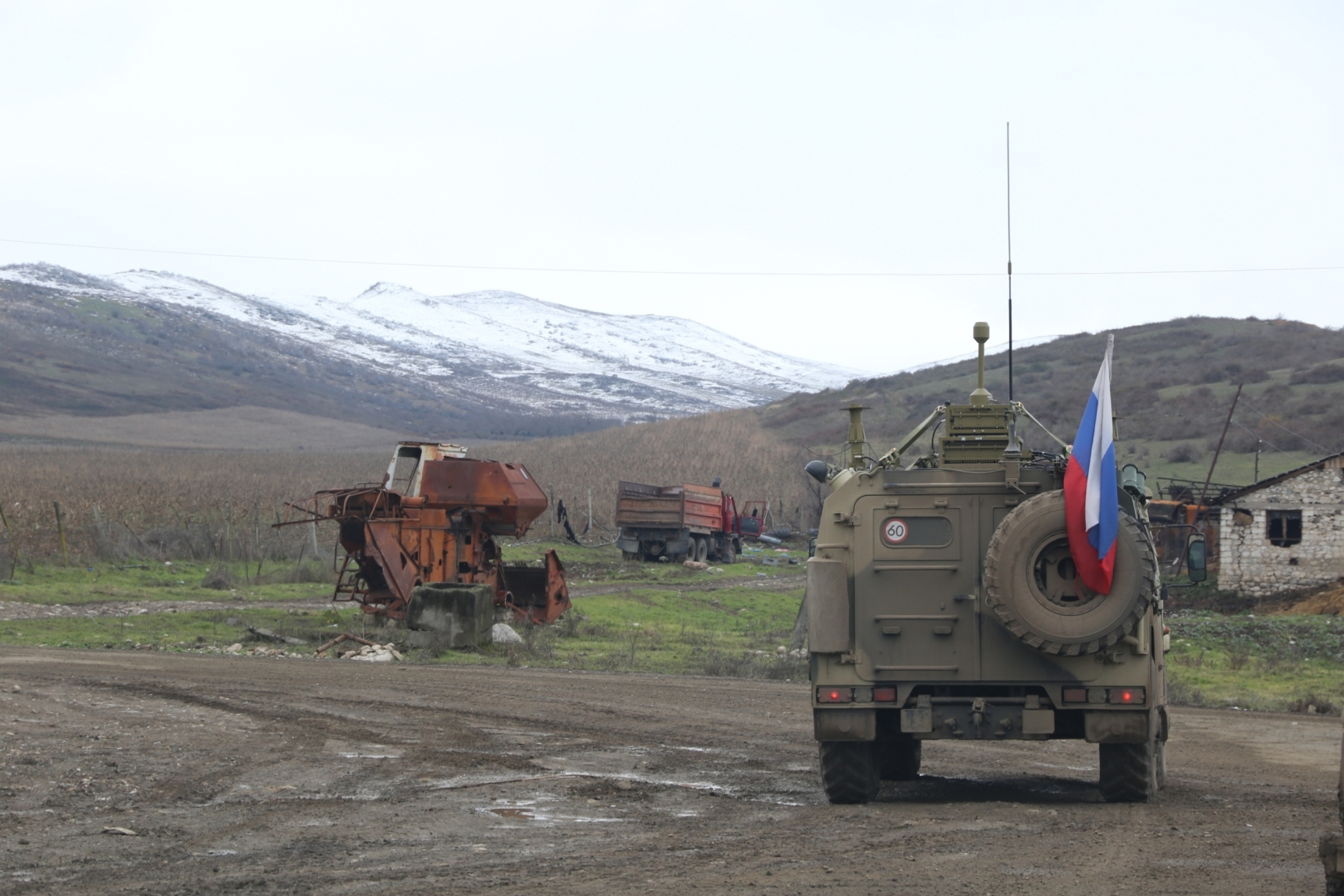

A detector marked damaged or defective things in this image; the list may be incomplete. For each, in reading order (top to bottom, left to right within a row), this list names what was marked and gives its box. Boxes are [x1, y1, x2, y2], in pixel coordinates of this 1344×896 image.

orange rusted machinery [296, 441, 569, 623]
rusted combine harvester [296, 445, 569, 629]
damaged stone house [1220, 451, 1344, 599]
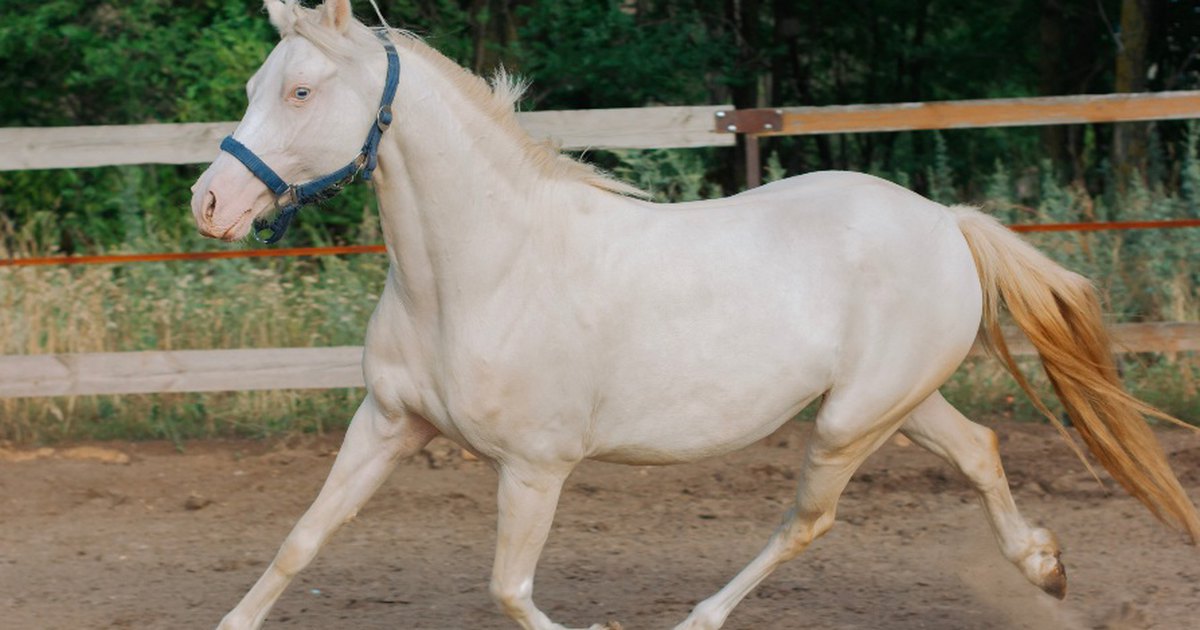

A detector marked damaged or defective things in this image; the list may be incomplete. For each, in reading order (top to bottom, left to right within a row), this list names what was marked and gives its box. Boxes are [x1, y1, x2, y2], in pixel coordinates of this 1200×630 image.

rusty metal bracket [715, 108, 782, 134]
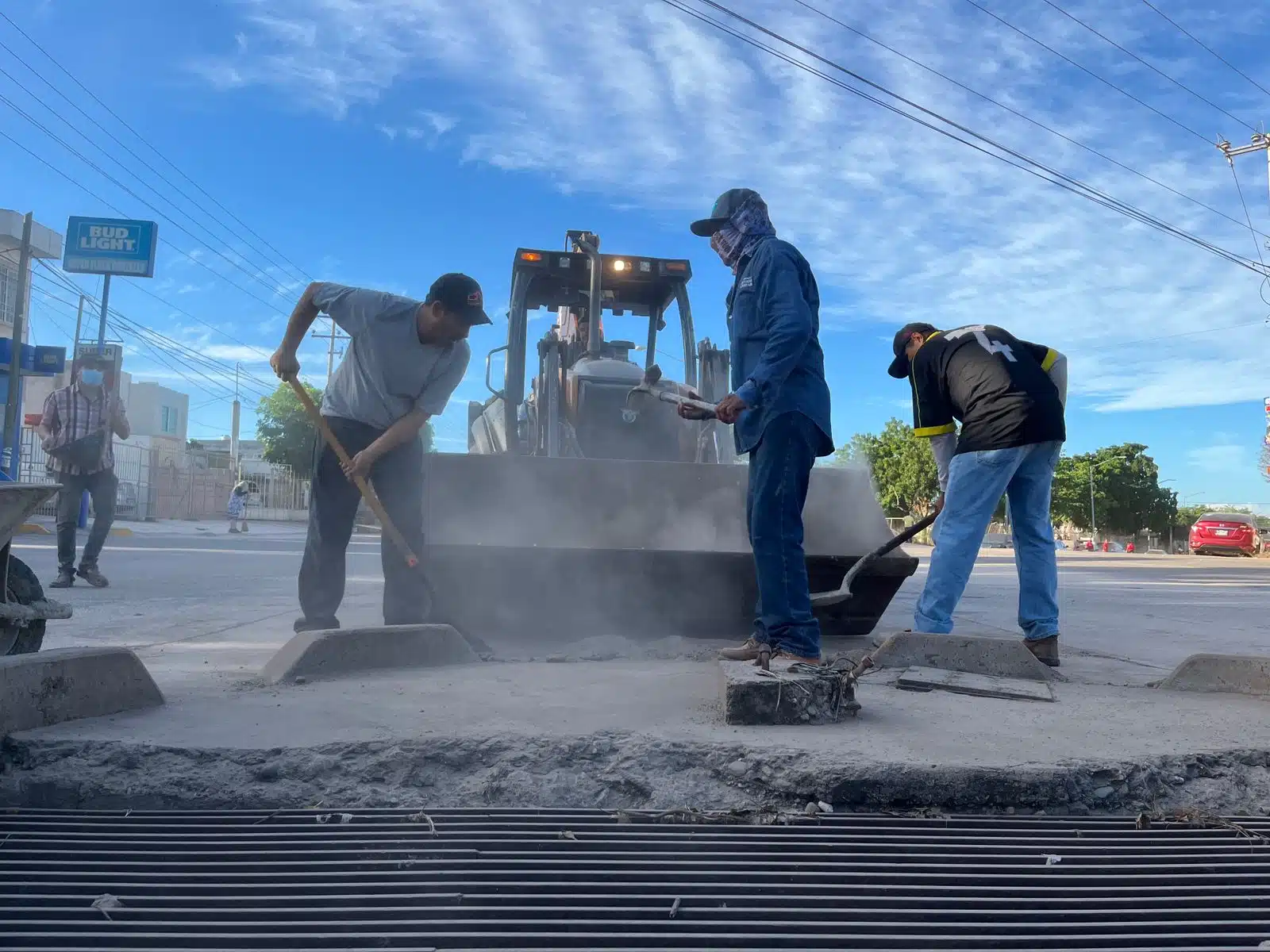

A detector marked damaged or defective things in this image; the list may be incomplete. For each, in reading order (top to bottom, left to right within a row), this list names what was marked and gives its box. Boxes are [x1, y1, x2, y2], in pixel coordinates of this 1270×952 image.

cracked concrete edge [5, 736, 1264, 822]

———

Rewrite the whole listing with "scanner" in place of every "detector", keeping everything else the same. Omit the pictures.

A scanner marked damaged or defective things in this image; the list may be incomplete. For each, in reading order (top to bottom, left to right within a row), this list names what was marked and gives its box. Boxes are [x1, y1, x2, y2], in pixel coordinates of this 1344×896 image.

orange rusted machinery [296, 441, 569, 623]
rusted combine harvester [296, 445, 569, 629]
damaged stone house [1220, 451, 1344, 599]

A scanner marked damaged or defective things in this image; the list may be incomplete. For each, in reading order (top to bottom, left to right within a row), this list names what was marked and gives its box. Boxes are [x1, y1, x2, y2], in pixel coordinates of this 1200×630 image.

rusty metal bracket [715, 108, 782, 134]

A scanner marked damaged or defective things in this image; the list may be incomplete. For each, in reading order (top to bottom, left to right within a row), this list names what was marked and gives its box. Boxes are [x1, y1, x2, y2], in pixel coordinates of this 1270×952 image.

cracked concrete edge [5, 736, 1264, 822]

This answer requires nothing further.